**Kutipan Sumber:**
>>>
Baca Juga
Kota JAKARTA – (harianbuana.com).
Uang suap itu diterima Sahat Tua P. Simanjuntak selaku Wakil Ketua DPRD Provinsi Jawa Timur sebagai imbalan memuluskan pencairan dana hibah Pokir Dewan untuk kelompok masyarakat (Pokmas) dari Pemprov Jatim. Yang mana, sepanjang periode tahun 2020–2023, dana hibah Pokir Dewan yang berhasil dicairkan sekitar Rp. 200 miliar.
Tim Penyidik Komisi Pemberantasan Korupsi (KPK) membutuhkan waktu untuk melakukan pendalaman pada belasan ribu penerima dana bantuan sosial (Bansos) pokok pikiran (Pokir) Dewan Perwakilan Rakyat Daerah (DPRD) Provinsi Jawa Timur (Jatim) di Pemerintah Provinsi (Pemprov) Jatim senilai kurang-lebih Rp. 2 triliun dari jeda waktu Tangkap Tangan (TT).di Jawa Timur.
"Kenapa kok lama itu penanganannya? Ada jeda lama (dari TT). Jadi, kalau tidak salah, ini ada sekitar ribuan Pokir titik ya, sekian ribu, 14 (empat belas) ribu atau berapa gitu Pokir. Nah, ini kan jumlahnya, kalau tidak salah tadi juga ada jumlahnya itu sekitar Rp. 1 triliun sampai Rp. 2 triliun (dana Bansos yang digunakan)", kata Direktur Penyidikan KPK Asep Guntur Rahayu di Gedung Merah Putih KPK jalan Kuningan Persada Kavling 4 Setiabudi Jakarta Selatan, Kamis (18/07/2024).
Asep menjelaskan, tiap Pokir DPRD Provinsi Jatim menggunakan dana hibah Bansos Pemrov Jatim dengan tujuan berbeda. Yang mana, sebagian dana Bansos Pokir DPRD Provinsi Jatim dari Pemprov Jatim ada yang digunakan untuk perbaikan jalan sampai pembangunan selokan di desa.
Tiap penggunaan dana Bansos Pokir DPRD Provinsi Jatim dari Pemprov Jatim itu didalami Tim Penyidik KPK satu-persatu. Banyaknya kelompok masyarakat (Pokmas) penerima dana hibah Pokir itu membuat Tim Penyidik KPK kewalahan dan membutuhkan waktu cukup lama untuk mendalaminya.
“Jadi, ketika mendapatkan, misalkan satu pokok pikiran Itu berapa sih sebetulnya yang digunakan? Berapa yang diterima sama mereka? Berapa yang kemudian dikembalikan (sebagai fee)?", lanjut Asep Guntur Rahayu.
Dijelaskan Asep, modus korupsi dana Bansos Pokir DPRD Provinsi Jatim dari Pemprov Jatim ini adalah pemotongan dana. Para Tersangka memangkas anggaran yang diminta Pokmas penerima dana Bansos Pokir sejak dana Bansos Pokir itu dicairkan.
<<<
Satu blok data
>>>
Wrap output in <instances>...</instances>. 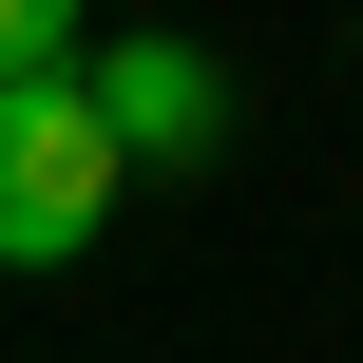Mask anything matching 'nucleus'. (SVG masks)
Instances as JSON below:
<instances>
[{"label": "nucleus", "instance_id": "f257e3e1", "mask_svg": "<svg viewBox=\"0 0 363 363\" xmlns=\"http://www.w3.org/2000/svg\"><path fill=\"white\" fill-rule=\"evenodd\" d=\"M115 191H134V153H115L96 77L77 57L57 77H0V268H77L115 230Z\"/></svg>", "mask_w": 363, "mask_h": 363}, {"label": "nucleus", "instance_id": "f03ea898", "mask_svg": "<svg viewBox=\"0 0 363 363\" xmlns=\"http://www.w3.org/2000/svg\"><path fill=\"white\" fill-rule=\"evenodd\" d=\"M77 77H96V115H115L134 172H211V153H230V57H211V38H96Z\"/></svg>", "mask_w": 363, "mask_h": 363}, {"label": "nucleus", "instance_id": "7ed1b4c3", "mask_svg": "<svg viewBox=\"0 0 363 363\" xmlns=\"http://www.w3.org/2000/svg\"><path fill=\"white\" fill-rule=\"evenodd\" d=\"M57 57H96V0H0V77H57Z\"/></svg>", "mask_w": 363, "mask_h": 363}]
</instances>
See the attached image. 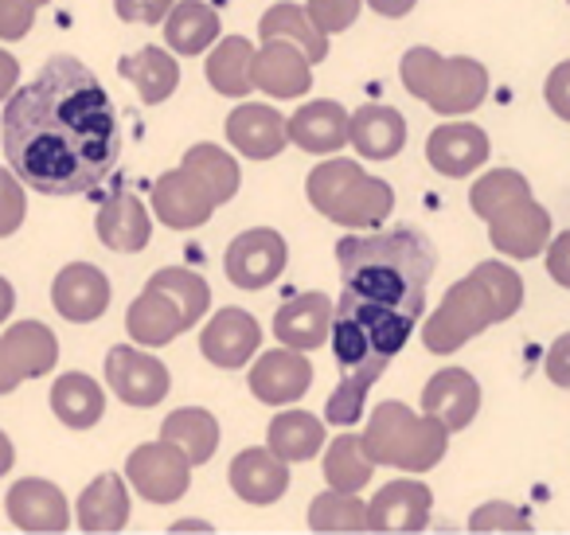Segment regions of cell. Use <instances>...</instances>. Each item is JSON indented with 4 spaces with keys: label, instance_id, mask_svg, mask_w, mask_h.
<<<
**Soal Tertulis A:** Ketik ulang bagian berita tentang dana hibah Pokir DPRD Jatim, mulai dari "Tiap penggunaan dana" dan berakhir pada "lama untuk mendalaminya.".
**Soal Tertulis B:** Lanjutkan berita tentang dana hibah Pokir DPRD Jatim, dimulai setelah kalimat terakhir yang ditampilkan.

**Jawaban Tertulis A:**
Tiap penggunaan dana Bansos Pokir DPRD Provinsi Jatim dari Pemprov Jatim itu didalami Tim Penyidik KPK satu-persatu. Banyaknya kelompok masyarakat (Pokmas) penerima dana hibah Pokir itu membuat Tim Penyidik KPK kewalahan dan membutuhkan waktu cukup lama untuk mendalaminya.

**Jawaban Tertulis B:**
“Rata-rata diminta 20 % (dua puluh persen) per. Berarti, kalau dari Rp. 200 juta berarti Rp. 40 juta ya. Rp. 40 juta itu, 20 % ini per ini. Bayangkan itu, di awal saja sudah dipotong nih sekian. Itu belum sampai ke ini, nanti diambil apa namanya untuk keuntungannya dan lain-lain. Di proyek tersebut seperti itu", jelas Asep Guntur Rahayu.
Dalam perkara tersebut, sejauh ini Tim Penyidik KPK telah menetapkan 21 (dua puluh satu) Tersangka. Dari jumah Tersangka itu, 4 (empat) Tersangka ditetapkan sebagai Tersangka Penerima Suap. Sedangakan 17 (tujuh belas) lainnya ditetapkan Tim Penyidik KPK sebagai Tersangka Pemberi Suap.
KPK masih belum menginformasikan detail identitas para Tersangka. Namun, hanya diungkap, bahwa dari 4 Tersangka Penerima Suap, 3 (tiga) Tersangka Penerima Suap berstatus sebagai penyelenggara negara, sedangkan 1 (satu) Tersangka Penerima Suap lainnya merupakan staf pejabat.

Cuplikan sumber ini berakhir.